Susan Davis adds: "Those same shrimpers who will never tell you where they are catching shrimp will be the first to tow you back if you have a breakdown. Our society is losing that wonderful sense of community."
So what keeps people shrimping, considering the many hardships and setbacks? "They certainly don't seem to be in it for the money. These men are fiercely independent. They are just hard-working, good people with a true love for boats and the ocean," Whitaker remarks. When asked the same question, LaRoche suggests, "It must be grits!"
For Donnelly, "The best part of it is the morning. I love watching the sun come up." Other shrimpers agree, and my trip on the Miss Georgia enlightened me as to just what these men describe. As the bright orange sun began to rise against a sky of jet, it mimicked the head of a jellyfish, while its less-perfect watery reflection mimed a bloody myriad of dancing tentacles.
Magwood describes the attraction of his workplace: "I just love being out in the ocean with myself and God. It's just soothing and relaxing. It's a good thing. Sometimes you have to fight Mother Nature, but that sure beats going ashore and having to fight people."

"They used to say that salt water gets in your veins," Davis adds. "I guess I never knew how much I loved it until they tried to take it away from me," he says without bitterness, referring to a nameless, inanimate and indefinite adversary.
Shem Creek's Sonny "Hagg" Schirmer offers his two-cents' worth: "I love every single thing about shrimping!" he explains. Now 78, this old salt's health prevents him from running his beloved Miss Diane. But he still pays dockage and comes down every day just to look at her. "I'd go shrimping right now, if I could."
Backman agrees with Schirmer. He still maintains his 75-foot Backman Enterprises. "Shrimp boats. It ain't nothing but a picture. I just love lookin' at 'em. I look at that boat, and all headache just goes away."
Sorting the Catch

South Carolina's coast is home to three types of shrimp. According to David Whitaker, of the S.C. Department of Natural Resources' Marine Resources Division, white shrimp account for 60 percent of the harvest and brown shrimp for 40 percent, while the landing of pink shrimp, much more common farther south, is miniscule here.
Tail pod coloring is one way to distinguish shrimp. White shrimp sport yellow and green, brownies boast green and red, and pink shrimp exhibit iridescent blue.
Brown shrimp and pink shrimp are known as groove shrimp, which possess slits, or grooves, on both sides of the tail. Shrimpers land the majority of brown shrimp from late June until early August. Brownies do not grow quite as large as white shrimp, but shrimpers feel they are a bit heavier for their size.
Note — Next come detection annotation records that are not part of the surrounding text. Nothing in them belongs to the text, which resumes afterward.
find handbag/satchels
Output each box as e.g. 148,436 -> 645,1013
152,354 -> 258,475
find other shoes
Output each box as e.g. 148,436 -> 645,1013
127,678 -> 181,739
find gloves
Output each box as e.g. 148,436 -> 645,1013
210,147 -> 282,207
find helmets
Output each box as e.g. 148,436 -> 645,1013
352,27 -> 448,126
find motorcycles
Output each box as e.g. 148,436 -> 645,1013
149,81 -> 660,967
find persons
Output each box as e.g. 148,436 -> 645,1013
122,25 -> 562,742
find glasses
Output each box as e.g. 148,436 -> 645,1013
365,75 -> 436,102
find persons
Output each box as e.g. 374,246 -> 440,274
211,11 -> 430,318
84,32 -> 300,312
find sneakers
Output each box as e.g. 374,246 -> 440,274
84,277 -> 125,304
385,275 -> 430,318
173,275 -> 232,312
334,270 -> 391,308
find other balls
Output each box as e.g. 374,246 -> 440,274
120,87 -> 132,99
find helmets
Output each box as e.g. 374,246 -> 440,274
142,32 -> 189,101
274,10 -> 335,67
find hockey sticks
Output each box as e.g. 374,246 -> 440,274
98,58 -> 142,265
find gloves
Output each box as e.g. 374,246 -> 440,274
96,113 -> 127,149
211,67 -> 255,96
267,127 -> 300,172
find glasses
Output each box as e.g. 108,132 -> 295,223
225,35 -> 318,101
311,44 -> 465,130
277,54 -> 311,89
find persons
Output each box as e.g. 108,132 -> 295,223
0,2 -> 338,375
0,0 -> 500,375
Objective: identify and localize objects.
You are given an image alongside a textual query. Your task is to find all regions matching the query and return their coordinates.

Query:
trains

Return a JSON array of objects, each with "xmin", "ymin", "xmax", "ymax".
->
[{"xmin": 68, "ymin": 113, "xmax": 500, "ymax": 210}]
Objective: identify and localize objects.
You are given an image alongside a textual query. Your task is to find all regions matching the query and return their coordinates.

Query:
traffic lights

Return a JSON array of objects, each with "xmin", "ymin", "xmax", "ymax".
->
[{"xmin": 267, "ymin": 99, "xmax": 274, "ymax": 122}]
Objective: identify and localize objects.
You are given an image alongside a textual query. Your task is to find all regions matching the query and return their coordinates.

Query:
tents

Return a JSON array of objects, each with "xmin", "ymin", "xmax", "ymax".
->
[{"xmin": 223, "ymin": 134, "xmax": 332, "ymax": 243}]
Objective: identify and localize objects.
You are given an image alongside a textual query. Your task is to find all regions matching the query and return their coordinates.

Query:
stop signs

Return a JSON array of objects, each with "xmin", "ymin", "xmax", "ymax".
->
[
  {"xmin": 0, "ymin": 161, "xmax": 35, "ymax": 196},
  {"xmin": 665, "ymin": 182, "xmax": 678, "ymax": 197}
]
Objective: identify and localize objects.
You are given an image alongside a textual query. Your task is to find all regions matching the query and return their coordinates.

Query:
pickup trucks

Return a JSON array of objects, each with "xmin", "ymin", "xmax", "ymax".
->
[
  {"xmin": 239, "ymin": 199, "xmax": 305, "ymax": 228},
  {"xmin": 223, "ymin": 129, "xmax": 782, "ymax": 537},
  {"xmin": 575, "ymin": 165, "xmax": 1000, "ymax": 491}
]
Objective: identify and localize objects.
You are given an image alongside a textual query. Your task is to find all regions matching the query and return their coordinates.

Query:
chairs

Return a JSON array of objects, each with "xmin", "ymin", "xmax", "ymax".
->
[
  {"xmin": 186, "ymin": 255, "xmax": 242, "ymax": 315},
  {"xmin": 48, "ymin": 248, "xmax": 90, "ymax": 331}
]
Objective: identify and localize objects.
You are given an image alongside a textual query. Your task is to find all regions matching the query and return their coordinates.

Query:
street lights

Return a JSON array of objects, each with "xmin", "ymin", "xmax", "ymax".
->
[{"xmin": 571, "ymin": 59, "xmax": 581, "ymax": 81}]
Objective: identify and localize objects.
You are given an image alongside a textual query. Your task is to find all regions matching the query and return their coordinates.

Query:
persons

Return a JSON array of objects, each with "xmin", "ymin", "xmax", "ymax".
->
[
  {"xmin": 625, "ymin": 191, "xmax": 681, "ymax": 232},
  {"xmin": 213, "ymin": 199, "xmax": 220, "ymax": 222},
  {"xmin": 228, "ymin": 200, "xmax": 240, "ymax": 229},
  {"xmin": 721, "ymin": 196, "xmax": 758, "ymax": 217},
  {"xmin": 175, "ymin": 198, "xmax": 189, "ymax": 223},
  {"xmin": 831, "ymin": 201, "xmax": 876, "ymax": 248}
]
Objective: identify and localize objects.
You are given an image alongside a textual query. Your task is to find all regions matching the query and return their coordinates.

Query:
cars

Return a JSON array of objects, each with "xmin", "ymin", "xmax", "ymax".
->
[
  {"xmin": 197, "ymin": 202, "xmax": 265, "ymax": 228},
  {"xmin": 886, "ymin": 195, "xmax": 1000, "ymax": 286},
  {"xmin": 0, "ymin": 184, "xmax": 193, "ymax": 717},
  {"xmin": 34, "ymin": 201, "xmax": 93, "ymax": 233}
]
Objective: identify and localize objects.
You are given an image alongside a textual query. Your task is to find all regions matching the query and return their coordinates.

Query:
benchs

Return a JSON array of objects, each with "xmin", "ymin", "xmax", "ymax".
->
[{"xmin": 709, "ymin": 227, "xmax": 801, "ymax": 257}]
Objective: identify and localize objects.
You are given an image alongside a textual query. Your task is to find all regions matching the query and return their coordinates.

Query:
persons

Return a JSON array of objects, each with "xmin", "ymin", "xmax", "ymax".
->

White shrimp are lighter in color, hence their name. Though all female shrimp carry roe, the May and June harvest of white shrimp is often called the roe shrimp crop, since, as Whitaker explains, this is the "primary spawning season" for white shrimp. He goes on to point out that the "largest landings for white shrimp occur from August to January," a period also known as the "fall fishery."